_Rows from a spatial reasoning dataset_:
- - -
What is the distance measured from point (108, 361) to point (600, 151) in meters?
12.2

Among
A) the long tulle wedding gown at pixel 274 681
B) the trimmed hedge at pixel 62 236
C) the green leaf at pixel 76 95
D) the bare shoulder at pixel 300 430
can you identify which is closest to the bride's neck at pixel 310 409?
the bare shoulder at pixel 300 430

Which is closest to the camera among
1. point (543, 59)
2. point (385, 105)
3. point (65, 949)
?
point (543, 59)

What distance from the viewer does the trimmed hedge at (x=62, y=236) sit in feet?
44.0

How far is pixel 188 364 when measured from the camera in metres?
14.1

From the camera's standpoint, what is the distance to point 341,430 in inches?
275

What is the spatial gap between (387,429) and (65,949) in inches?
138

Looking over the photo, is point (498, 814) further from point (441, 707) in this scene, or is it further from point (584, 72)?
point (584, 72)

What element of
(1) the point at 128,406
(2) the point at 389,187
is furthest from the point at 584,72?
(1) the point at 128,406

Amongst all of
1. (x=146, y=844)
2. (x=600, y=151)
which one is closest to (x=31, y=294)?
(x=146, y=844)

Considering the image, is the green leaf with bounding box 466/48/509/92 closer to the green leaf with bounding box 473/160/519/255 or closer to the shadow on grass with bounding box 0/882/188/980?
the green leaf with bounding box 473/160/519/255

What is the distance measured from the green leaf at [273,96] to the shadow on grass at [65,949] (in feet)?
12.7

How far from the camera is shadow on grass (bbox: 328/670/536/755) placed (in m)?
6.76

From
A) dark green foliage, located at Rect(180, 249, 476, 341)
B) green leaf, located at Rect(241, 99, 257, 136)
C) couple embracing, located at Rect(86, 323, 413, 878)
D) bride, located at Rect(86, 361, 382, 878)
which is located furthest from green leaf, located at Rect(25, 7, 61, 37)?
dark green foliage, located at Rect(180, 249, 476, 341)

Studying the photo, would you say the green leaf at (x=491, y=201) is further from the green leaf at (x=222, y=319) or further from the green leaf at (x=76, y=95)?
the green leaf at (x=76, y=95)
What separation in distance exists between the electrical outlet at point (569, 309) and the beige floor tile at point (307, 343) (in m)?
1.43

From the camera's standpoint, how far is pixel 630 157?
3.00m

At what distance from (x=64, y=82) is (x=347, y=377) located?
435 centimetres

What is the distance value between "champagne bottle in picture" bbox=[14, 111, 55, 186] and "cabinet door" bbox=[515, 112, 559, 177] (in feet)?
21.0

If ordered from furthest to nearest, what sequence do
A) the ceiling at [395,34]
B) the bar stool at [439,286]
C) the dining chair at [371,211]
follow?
- - -
_Task objective_:
Copy out the stretch from the line containing "What is the distance value" through the end of the entries, without changing any character.

_The result_:
What is the distance value between "champagne bottle in picture" bbox=[14, 111, 55, 186] and "cabinet door" bbox=[515, 112, 559, 177] (in feet)?
21.0

If ordered from furthest to nearest, what sequence do
A) the ceiling at [395,34]
B) the bar stool at [439,286]
C) the dining chair at [371,211]
follow?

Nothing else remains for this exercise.